🔐 How to Enable SSH Tunnel on Ubuntu Server and Create SSH User for Tunneling
SSH tunneling is a powerful way to securely forward traffic from one machine to another over an encrypted connection. It’s widely used for secure web browsing, port forwarding, and accessing remote services behind firewalls. In this guide, you’ll learn how to enable SSH tunneling on your Ubuntu server and create a dedicated SSH user for tunneling purposes.
🧰 Prerequisites
- An Ubuntu server (20.04 or newer recommended)
- Root or sudo access
- An SSH client (like
ssh, PuTTY, or OpenSSH)
1️⃣ Step 1: Install and Enable OpenSSH Server
First, ensure OpenSSH is installed and running:
sudo apt update
sudo apt install openssh-server -y
sudo systemctl enable ssh
sudo systemctl start ssh
Check if it’s running:
sudo systemctl status ssh
2️⃣ Step 2: Configure SSH for Tunneling (Optional but Recommended)
Edit the SSH configuration file to make sure tunneling is allowed:
sudo nano /etc/ssh/sshd_config
Ensure the following lines are set:
PermitTunnel yes
AllowTcpForwarding yes
GatewayPorts yes
Save and exit (Ctrl+O, Enter, then Ctrl+X).
Then reload the SSH service:
sudo systemctl restart ssh
3️⃣ Step 3: Create a New SSH User for Tunneling
You may want a dedicated user account just for tunneling:
sudo adduser tunneluser
Set a password and fill in optional info.
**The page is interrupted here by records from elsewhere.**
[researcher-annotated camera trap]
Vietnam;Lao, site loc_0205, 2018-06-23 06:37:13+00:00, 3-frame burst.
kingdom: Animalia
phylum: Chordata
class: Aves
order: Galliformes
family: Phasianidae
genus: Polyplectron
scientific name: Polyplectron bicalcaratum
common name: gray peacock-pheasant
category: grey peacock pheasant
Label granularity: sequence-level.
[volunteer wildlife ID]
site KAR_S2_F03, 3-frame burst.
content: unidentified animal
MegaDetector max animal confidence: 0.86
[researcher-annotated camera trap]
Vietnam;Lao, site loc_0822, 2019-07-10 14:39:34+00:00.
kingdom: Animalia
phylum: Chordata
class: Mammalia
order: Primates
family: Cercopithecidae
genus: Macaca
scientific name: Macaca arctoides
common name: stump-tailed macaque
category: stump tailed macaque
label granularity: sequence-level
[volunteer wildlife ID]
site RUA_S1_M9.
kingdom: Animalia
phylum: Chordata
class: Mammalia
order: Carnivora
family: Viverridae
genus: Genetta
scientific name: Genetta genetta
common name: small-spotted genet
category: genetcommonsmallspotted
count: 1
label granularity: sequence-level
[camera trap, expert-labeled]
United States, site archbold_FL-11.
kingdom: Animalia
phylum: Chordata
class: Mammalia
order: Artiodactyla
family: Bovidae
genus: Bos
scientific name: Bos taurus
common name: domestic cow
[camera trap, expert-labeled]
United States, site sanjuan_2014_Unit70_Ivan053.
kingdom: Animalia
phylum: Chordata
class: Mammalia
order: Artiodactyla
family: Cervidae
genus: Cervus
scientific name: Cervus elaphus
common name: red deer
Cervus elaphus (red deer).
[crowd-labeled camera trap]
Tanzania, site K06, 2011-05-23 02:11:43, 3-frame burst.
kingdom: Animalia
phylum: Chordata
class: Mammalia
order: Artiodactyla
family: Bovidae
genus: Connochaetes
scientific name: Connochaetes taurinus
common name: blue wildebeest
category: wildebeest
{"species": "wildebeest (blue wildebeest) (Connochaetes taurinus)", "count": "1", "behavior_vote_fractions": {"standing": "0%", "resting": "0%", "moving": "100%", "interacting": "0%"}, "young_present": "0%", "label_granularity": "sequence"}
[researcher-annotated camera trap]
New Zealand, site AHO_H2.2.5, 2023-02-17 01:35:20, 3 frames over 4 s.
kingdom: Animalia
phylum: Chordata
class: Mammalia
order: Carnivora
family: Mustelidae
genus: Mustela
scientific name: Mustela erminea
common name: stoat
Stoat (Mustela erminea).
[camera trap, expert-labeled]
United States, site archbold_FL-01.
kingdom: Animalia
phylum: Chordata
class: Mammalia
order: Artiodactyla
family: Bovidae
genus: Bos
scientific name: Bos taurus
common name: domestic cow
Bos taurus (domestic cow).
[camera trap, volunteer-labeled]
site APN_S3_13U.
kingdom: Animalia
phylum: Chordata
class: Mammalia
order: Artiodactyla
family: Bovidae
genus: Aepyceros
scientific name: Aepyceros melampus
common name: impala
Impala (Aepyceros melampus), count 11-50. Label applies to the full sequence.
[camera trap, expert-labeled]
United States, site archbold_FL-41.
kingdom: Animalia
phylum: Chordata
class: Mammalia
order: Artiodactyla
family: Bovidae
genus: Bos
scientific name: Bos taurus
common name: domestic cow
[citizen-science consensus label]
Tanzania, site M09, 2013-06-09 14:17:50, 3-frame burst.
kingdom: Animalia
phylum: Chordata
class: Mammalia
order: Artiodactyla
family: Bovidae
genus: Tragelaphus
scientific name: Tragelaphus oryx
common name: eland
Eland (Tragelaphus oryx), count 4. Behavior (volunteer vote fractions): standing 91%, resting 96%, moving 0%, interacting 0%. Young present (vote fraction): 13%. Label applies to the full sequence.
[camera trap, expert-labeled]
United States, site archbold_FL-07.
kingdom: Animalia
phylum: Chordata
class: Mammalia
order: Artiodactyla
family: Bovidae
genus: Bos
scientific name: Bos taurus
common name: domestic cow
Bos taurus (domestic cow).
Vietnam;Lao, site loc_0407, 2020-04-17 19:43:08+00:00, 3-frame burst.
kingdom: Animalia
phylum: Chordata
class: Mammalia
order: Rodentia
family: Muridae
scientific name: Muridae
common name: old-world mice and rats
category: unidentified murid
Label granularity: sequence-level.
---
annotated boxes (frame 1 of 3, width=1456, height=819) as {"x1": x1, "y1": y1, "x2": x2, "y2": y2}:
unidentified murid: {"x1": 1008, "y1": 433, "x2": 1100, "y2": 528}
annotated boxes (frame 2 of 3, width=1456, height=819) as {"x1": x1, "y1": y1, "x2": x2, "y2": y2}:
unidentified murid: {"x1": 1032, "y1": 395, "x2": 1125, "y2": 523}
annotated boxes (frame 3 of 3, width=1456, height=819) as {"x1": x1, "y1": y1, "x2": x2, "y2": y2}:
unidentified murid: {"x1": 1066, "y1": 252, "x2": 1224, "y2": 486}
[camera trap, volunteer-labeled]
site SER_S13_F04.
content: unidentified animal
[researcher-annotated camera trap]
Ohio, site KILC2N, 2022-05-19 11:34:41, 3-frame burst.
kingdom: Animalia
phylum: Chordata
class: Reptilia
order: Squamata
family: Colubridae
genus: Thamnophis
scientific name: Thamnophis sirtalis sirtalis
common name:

To restrict this user to SSH-only (no shell access), set their shell to nologin:
sudo usermod -s /usr/sbin/nologin tunneluser
If you want to allow shell access, skip the line above.
4️⃣ Step 4: Test the SSH Tunnel
On your client machine, use this command to forward local port 1080 (SOCKS proxy):
ssh -N -D 1080 tunneluser@your-server-ip
-N: Do not execute remote command-D 1080: Create a SOCKS proxy on port 1080
Now configure your browser or system to use localhost:1080 as a SOCKS5 proxy.
✅ Bonus: Make It Secure
- Use SSH key authentication instead of passwords
- Disable root login via SSH (
PermitRootLogin no) - Use UFW to allow only necessary ports (
sudo ufw allow ssh)
How to Root BlueStacks 5: Unlock Android Superpowers on Your PC (F.A.Q)
Can I use SSH tunneling for web browsing?
Yes! Set up a SOCKS proxy with -D and configure your browser to route traffic through it.
Is SSH tunneling encrypted?
Absolutely. All data passed through the tunnel is encrypted end-to-end.
Can I restrict a user to tunneling only?
Yes, you can use nologin or set specific SSH permissions in sshd_config.
Is it safe to expose my SSH server to the internet?
It can be if secured properly—use strong passwords or SSH keys, disable root login, and enable a firewall.